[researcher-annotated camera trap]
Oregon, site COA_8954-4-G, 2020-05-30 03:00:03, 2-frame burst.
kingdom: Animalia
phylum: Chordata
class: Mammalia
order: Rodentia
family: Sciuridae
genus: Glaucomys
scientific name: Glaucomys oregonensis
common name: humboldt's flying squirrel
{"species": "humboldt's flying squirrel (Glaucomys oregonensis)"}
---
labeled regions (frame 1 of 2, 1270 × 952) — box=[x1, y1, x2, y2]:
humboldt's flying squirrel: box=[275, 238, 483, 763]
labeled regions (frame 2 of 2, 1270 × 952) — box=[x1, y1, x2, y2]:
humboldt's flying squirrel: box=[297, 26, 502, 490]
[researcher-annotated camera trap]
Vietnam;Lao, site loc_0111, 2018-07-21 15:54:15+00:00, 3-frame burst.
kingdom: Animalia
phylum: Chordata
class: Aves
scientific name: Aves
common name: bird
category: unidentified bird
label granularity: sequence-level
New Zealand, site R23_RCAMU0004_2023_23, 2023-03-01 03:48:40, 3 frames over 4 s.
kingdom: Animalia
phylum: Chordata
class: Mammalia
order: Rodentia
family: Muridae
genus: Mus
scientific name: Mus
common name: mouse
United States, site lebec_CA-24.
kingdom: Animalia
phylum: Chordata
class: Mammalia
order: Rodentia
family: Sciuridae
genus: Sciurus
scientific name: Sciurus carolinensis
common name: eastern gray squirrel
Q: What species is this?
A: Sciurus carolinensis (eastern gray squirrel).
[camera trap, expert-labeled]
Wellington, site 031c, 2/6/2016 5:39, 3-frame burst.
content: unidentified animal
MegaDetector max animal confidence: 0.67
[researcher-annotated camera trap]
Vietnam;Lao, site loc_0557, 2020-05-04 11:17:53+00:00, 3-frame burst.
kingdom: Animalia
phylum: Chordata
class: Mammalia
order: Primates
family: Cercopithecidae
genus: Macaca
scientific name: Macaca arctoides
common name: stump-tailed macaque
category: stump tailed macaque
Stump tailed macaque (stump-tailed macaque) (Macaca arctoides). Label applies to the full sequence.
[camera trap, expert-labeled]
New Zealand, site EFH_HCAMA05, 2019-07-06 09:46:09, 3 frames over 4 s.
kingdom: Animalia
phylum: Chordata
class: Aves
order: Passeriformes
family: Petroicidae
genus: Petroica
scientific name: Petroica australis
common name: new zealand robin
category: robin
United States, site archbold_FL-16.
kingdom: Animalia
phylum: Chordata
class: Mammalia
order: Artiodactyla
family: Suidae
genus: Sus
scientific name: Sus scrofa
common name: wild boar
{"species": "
==========
### TASK INSTRUCTIONS
Retype the entire listing exactly.

### FINISHED EXERCISE
[researcher-annotated camera trap]
Oregon, site COA_8954-4-G, 2020-05-30 03:00:03, 2-frame burst.
kingdom: Animalia
phylum: Chordata
class: Mammalia
order: Rodentia
family: Sciuridae
genus: Glaucomys
scientific name: Glaucomys oregonensis
common name: humboldt's flying squirrel
{"species": "humboldt's flying squirrel (Glaucomys oregonensis)"}
---
labeled regions (frame 1 of 2, 1270 × 952) — box=[x1, y1, x2, y2]:
humboldt's flying squirrel: box=[275, 238, 483, 763]
labeled regions (frame 2 of 2, 1270 × 952) — box=[x1, y1, x2, y2]:
humboldt's flying squirrel: box=[297, 26, 502, 490]
[researcher-annotated camera trap]
Vietnam;Lao, site loc_0111, 2018-07-21 15:54:15+00:00, 3-frame burst.
kingdom: Animalia
phylum: Chordata
class: Aves
scientific name: Aves
common name: bird
category: unidentified bird
label granularity: sequence-level
New Zealand, site R23_RCAMU0004_2023_23, 2023-03-01 03:48:40, 3 frames over 4 s.
kingdom: Animalia
phylum: Chordata
class: Mammalia
order: Rodentia
family: Muridae
genus: Mus
scientific name: Mus
common name: mouse
United States, site lebec_CA-24.
kingdom: Animalia
phylum: Chordata
class: Mammalia
order: Rodentia
family: Sciuridae
genus: Sciurus
scientific name: Sciurus carolinensis
common name: eastern gray squirrel
Q: What species is this?
A: Sciurus carolinensis (eastern gray squirrel).
[camera trap, expert-labeled]
Wellington, site 031c, 2/6/2016 5:39, 3-frame burst.
content: unidentified animal
MegaDetector max animal confidence: 0.67
[researcher-annotated camera trap]
Vietnam;Lao, site loc_0557, 2020-05-04 11:17:53+00:00, 3-frame burst.
kingdom: Animalia
phylum: Chordata
class: Mammalia
order: Primates
family: Cercopithecidae
genus: Macaca
scientific name: Macaca arctoides
common name: stump-tailed macaque
category: stump tailed macaque
Stump tailed macaque (stump-tailed macaque) (Macaca arctoides). Label applies to the full sequence.
[camera trap, expert-labeled]
New Zealand, site EFH_HCAMA05, 2019-07-06 09:46:09, 3 frames over 4 s.
kingdom: Animalia
phylum: Chordata
class: Aves
order: Passeriformes
family: Petroicidae
genus: Petroica
scientific name: Petroica australis
common name: new zealand robin
category: robin
United States, site archbold_FL-16.
kingdom: Animalia
phylum: Chordata
class: Mammalia
order: Artiodactyla
family: Suidae
genus: Sus
scientific name: Sus scrofa
common name: wild boar
{"species": "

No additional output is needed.